The final dataset is stored in parquet files. The storage is significantly reduced compared with the tsv files in the previous step. The current dataset can be see here

Subsampling the data using SemHash and Cleanlab

The data now contains about 48,320,698 samples, which is too large to run the evaluation step on the current device. Therefore, the data must be downsampled, retaining only the highest-quality samples.

Here, I used SemHash, a lightweight, multimodal library, used for semantic deduplication, outlier filtering, and representative sample selection.

SemHash was applied separatedly to each language:

SemHash application pipeline
SemHash application pipeline

Finally, the data is stored in many parquet files, one per each language. For more details, visit this notebook

In a language dataset, an important issue is language misslabeling. The incorrect labeled samples can significantly affect the training process, and negativly impact the model performance.

To solve this problem, I used Cleanlab a library which works with any ML model by analyzing model outputs like predicted probabilities and feature embeddings to identify problems such as label errors, outliers, near duplicates, and other data quality issues.

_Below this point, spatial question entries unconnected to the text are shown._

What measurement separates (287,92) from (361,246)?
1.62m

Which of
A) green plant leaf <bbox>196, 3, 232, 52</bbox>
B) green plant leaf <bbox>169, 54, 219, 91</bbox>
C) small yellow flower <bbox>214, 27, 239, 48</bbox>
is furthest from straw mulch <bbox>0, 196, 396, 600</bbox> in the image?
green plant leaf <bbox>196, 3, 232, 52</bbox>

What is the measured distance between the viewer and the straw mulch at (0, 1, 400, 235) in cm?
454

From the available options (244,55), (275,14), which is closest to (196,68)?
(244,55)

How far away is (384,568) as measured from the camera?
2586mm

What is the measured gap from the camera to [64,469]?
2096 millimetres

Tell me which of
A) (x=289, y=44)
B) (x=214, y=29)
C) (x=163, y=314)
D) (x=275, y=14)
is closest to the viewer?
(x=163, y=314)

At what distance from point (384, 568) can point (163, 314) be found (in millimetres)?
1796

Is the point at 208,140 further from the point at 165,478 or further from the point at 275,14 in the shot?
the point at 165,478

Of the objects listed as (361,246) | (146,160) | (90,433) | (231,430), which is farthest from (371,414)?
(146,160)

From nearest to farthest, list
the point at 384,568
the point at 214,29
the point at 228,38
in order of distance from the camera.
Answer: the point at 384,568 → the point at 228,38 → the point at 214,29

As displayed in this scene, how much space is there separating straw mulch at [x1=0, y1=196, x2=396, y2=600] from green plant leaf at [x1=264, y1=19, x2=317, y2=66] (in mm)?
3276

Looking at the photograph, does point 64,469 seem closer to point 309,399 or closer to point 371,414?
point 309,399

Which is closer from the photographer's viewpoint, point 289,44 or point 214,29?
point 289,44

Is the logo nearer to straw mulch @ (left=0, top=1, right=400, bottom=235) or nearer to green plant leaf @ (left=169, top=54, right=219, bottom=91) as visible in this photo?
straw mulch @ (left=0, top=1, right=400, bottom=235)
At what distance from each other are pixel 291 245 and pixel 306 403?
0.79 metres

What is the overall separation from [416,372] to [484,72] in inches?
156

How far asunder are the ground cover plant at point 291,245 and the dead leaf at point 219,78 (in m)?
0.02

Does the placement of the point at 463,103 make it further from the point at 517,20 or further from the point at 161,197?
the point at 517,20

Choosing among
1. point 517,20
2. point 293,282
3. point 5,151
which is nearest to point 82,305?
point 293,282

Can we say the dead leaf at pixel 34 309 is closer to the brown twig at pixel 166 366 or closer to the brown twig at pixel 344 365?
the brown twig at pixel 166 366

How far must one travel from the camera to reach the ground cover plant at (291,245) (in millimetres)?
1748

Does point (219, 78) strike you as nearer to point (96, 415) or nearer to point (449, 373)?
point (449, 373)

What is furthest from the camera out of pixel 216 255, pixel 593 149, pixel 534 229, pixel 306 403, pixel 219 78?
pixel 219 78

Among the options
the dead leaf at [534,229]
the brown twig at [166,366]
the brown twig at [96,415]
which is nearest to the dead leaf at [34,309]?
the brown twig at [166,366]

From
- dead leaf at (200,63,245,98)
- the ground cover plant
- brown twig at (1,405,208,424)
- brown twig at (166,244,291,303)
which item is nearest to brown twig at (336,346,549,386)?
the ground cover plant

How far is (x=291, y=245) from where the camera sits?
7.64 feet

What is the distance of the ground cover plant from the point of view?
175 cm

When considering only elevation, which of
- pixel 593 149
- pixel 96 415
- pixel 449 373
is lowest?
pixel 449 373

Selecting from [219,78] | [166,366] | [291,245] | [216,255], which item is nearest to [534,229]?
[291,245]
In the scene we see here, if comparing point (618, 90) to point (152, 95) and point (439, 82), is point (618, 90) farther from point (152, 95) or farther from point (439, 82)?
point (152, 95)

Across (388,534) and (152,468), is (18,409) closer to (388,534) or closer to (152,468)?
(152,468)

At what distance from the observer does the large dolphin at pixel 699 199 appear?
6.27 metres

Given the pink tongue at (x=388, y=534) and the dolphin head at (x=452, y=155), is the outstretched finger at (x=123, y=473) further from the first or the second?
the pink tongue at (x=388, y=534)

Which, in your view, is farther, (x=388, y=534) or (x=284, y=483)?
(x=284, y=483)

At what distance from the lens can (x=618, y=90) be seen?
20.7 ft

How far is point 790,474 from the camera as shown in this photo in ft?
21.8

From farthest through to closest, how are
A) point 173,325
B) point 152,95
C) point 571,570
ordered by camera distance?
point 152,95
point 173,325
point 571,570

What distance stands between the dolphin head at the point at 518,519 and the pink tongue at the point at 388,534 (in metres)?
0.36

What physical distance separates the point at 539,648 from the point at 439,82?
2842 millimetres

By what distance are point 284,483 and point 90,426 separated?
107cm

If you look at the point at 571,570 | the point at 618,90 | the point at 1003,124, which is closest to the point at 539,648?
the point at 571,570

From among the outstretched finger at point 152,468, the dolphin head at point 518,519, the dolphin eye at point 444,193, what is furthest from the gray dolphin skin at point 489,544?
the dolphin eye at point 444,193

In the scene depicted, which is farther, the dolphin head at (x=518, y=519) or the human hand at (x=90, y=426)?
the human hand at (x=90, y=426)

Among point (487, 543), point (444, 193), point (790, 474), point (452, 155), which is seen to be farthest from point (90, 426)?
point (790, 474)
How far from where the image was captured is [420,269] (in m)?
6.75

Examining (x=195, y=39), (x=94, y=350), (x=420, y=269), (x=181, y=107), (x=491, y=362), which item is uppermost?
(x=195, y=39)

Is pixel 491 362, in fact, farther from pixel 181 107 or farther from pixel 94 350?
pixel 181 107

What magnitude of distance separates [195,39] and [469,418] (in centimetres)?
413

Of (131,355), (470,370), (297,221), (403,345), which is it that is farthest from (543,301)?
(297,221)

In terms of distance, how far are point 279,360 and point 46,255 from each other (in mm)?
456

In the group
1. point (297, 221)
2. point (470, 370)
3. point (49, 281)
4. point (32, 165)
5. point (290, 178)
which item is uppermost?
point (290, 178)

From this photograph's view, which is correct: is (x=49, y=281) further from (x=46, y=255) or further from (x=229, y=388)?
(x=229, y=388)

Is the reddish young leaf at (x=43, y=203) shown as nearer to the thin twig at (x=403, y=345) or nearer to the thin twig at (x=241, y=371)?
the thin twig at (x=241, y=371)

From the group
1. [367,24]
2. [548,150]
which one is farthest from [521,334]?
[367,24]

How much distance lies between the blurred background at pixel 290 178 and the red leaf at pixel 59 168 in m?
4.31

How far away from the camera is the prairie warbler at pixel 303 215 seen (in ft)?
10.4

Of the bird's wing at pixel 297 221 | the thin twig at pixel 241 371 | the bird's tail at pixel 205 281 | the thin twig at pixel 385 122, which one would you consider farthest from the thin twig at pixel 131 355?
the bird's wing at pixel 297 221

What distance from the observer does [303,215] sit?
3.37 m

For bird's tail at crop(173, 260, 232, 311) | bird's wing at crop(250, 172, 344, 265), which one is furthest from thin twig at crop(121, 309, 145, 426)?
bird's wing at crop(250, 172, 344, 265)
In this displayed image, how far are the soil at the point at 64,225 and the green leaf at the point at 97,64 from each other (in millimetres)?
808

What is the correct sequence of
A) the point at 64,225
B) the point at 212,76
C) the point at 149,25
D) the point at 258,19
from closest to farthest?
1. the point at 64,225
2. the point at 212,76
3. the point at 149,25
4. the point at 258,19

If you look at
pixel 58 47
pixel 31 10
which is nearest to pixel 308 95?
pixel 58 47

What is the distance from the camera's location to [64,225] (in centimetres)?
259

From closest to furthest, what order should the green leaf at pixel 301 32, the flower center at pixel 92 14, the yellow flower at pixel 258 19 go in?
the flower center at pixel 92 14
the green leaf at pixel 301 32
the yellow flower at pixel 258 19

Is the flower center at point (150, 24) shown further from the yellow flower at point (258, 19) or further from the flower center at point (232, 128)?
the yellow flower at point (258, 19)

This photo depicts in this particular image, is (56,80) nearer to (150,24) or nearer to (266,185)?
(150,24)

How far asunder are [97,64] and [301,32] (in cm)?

In Cleanlab, there are two important elements:

  • The embeder: Create the embedding vectors of the given text.
  • Classifier: Trained from the data, to create the predicted language probabilities for a given text.

After trying with multiple setting of embedder and classifier, I have these main settings. The detailed implementation can be found in this notebook

Embedder Classifier API
FastText Logistic Regression cleanlab.classification.CleanLearning
Transformer + FastText XGB Classifier cleanlab.classification.CleanLearning
FastText Logistic Regression cleanlab.filter.find_label_issues
Transformer Logistic Regression cleanlab.filter.find_label_issues

Different settings will result in a different label-cleaned versions of dataset. From that, I ensembled all of them, using a simple strategy that a text, which will have a highly confident about the label quality, if it appear in all versions. The detailed implementation can be found in this notebook.

After all of these steps, I have a cleaned version of the dataset, containing about 1,5 million samples. And it still is not completely clean. 🥲🥲🥲


Task 03: Doing EDA for the collected dataset

In this section, I will discover the dataset. The detailed analysis on the dataset can be found in this notebook

Some key features about the dataset are:

Source similarity in Jaccard distance
Source similarity in Jaccard distance
Source distribution
Source distribution
Text length distribution
Text length distribution
Word count distribution
Word count distribution

Task 04: Evaluate the cleaned dataset with models

Here is the list of model I evaluated, also consider the supporting language list for all these models:

We can see the papluca model only supports a limited set of languages (20 languages), while conlid and glotlid can support more than 1800 languages. Other models support around 100–200 languages.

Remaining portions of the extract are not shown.